While broader market and Value have been outperforming over the last 12 trailing months (see Equal vs. Market Cap and Factor heatmap below), they resurrect from ashes after an unusually prolonged period of underperformance, so the mean reversion should take longer on this side as well.
Equal vs. Market Weighted 1 Yr. Return Spread through March 2021
Source: Signet FM
Factor Performance (Top 2 quintiles of Large Cap Universe vs. SP 500)
Source: Signet FM
It makes sense to apply the same mean reversion logic to broader asset classes with weaker showing over the last decade, which recently started to outperform. So, we keep recommending Small, Mid-Caps and International exposure as great additions to an investment portfolio to capitalize on the recovery of the US and global economies.

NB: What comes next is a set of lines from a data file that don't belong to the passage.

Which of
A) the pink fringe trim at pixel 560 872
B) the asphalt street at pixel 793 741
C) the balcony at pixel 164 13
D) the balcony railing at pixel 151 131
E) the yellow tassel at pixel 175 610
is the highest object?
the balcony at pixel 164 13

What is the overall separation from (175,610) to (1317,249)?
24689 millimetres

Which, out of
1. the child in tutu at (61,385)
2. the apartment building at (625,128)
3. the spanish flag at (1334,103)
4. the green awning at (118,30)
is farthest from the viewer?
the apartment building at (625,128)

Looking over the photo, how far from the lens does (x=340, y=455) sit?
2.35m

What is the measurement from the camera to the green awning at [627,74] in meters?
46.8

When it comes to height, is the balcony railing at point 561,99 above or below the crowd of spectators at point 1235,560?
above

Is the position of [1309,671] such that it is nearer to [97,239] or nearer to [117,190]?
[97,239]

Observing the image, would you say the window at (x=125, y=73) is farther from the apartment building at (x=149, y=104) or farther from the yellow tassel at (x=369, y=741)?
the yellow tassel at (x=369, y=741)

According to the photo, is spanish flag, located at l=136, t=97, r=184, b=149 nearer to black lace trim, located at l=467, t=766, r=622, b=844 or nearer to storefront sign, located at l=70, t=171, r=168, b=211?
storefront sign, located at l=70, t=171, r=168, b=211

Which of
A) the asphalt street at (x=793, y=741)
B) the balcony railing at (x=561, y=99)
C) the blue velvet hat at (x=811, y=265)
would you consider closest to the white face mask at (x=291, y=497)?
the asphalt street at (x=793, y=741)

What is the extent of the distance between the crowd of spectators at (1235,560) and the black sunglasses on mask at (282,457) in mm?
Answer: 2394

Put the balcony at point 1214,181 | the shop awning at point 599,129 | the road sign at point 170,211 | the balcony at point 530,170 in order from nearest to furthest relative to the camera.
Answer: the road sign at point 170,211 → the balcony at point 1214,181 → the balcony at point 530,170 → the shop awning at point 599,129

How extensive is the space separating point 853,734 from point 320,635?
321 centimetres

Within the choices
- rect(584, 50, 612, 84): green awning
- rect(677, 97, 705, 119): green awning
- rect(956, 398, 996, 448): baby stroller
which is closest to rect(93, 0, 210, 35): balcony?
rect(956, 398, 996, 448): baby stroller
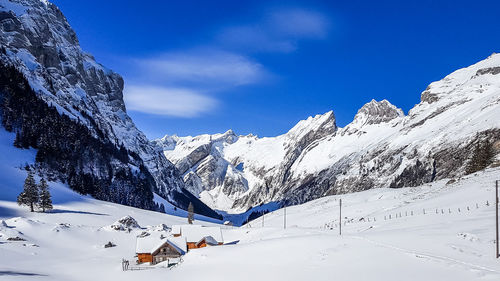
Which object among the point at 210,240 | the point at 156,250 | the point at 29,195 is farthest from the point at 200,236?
the point at 29,195

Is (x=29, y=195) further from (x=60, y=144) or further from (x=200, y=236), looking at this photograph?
(x=60, y=144)

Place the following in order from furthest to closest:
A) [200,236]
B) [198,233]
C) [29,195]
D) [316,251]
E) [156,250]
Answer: [29,195], [198,233], [200,236], [156,250], [316,251]

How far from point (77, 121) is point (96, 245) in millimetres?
129587

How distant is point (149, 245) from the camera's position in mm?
65438

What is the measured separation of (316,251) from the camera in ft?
130

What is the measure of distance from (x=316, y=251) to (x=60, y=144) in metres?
146

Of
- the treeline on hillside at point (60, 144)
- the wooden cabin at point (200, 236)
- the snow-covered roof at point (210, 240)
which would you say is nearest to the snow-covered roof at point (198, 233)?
the wooden cabin at point (200, 236)

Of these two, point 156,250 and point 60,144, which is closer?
point 156,250

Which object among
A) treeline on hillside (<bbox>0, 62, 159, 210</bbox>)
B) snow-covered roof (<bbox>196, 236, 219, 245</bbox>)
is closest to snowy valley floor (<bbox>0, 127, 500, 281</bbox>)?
snow-covered roof (<bbox>196, 236, 219, 245</bbox>)

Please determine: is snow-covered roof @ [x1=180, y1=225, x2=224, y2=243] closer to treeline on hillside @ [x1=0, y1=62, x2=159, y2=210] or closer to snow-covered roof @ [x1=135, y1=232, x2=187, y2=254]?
snow-covered roof @ [x1=135, y1=232, x2=187, y2=254]

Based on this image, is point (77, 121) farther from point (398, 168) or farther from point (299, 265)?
point (299, 265)

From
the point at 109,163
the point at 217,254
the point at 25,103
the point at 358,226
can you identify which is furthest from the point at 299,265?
the point at 109,163

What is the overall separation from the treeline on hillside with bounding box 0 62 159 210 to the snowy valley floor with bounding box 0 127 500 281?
57599 millimetres

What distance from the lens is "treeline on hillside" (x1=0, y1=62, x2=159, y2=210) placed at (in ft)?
469
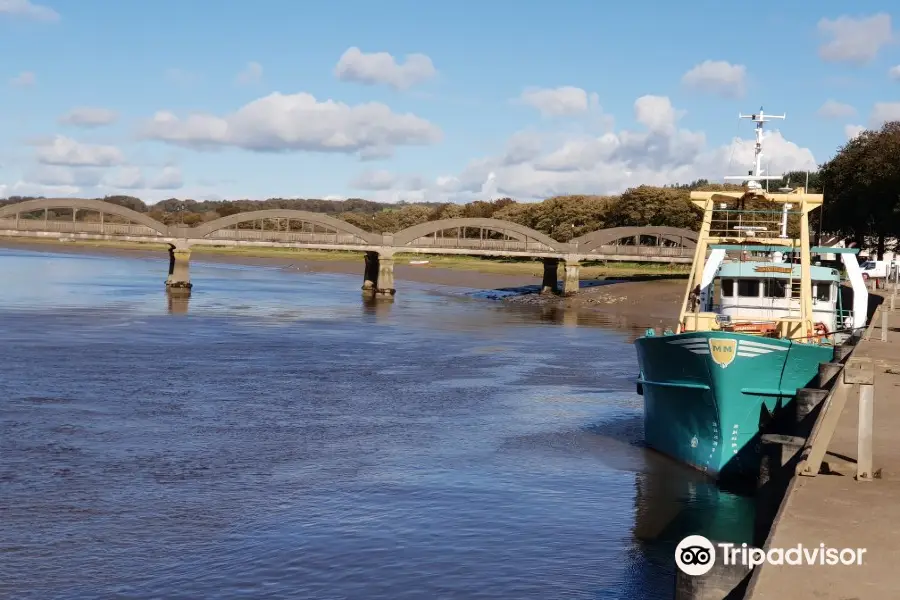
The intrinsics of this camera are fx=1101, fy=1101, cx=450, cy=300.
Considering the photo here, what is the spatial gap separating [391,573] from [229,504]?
16.8 ft

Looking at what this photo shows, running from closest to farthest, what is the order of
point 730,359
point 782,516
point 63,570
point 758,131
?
point 782,516 < point 63,570 < point 730,359 < point 758,131

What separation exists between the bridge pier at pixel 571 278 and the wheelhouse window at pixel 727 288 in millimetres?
63315

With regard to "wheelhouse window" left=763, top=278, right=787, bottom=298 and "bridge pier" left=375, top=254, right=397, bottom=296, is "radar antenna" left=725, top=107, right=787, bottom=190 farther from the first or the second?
"bridge pier" left=375, top=254, right=397, bottom=296

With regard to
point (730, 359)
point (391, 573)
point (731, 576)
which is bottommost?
point (391, 573)

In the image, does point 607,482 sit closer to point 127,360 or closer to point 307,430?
point 307,430

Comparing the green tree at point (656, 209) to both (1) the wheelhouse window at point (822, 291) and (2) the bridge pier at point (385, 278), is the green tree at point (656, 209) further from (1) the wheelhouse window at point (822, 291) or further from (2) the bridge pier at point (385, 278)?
(1) the wheelhouse window at point (822, 291)

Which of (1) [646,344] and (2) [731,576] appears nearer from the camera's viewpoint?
(2) [731,576]

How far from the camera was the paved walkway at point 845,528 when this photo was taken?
11.0 meters

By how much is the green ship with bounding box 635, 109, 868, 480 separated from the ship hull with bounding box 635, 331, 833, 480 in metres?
0.02

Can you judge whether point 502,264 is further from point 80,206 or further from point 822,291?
point 822,291

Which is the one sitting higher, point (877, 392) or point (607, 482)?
point (877, 392)

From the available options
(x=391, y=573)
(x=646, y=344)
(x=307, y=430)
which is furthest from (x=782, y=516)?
(x=307, y=430)

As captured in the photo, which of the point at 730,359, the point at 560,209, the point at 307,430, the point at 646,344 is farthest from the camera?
the point at 560,209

Large vs. Small and Growth vs. Value 2020 YTD (as of 04/26/2021)
Source: Signet FM
All in all, when we revise our portfolios, we take into account both cyclical and secular trends – that is why our portfolios are diversified from sectoral and style posturing view. Considering all of the above said, we keep emphasizing cyclical and financial positions in our portfolios and pair them up with sound GARP positions from more secular plays in Technology and Communications.
The information and opinions included in this document are for background purposes only, are not intended to be full or complete, and should not be viewed as an indication of future results. The information sources used in this letter are: WSJ.com, Jeremy Siegel, PhD (Jeremysiegel.com), Goldman Sachs, JP Morgan, Empirical Research Partners, Value Line, Ned Davis Research, First Trust, Citi research and Nuveen.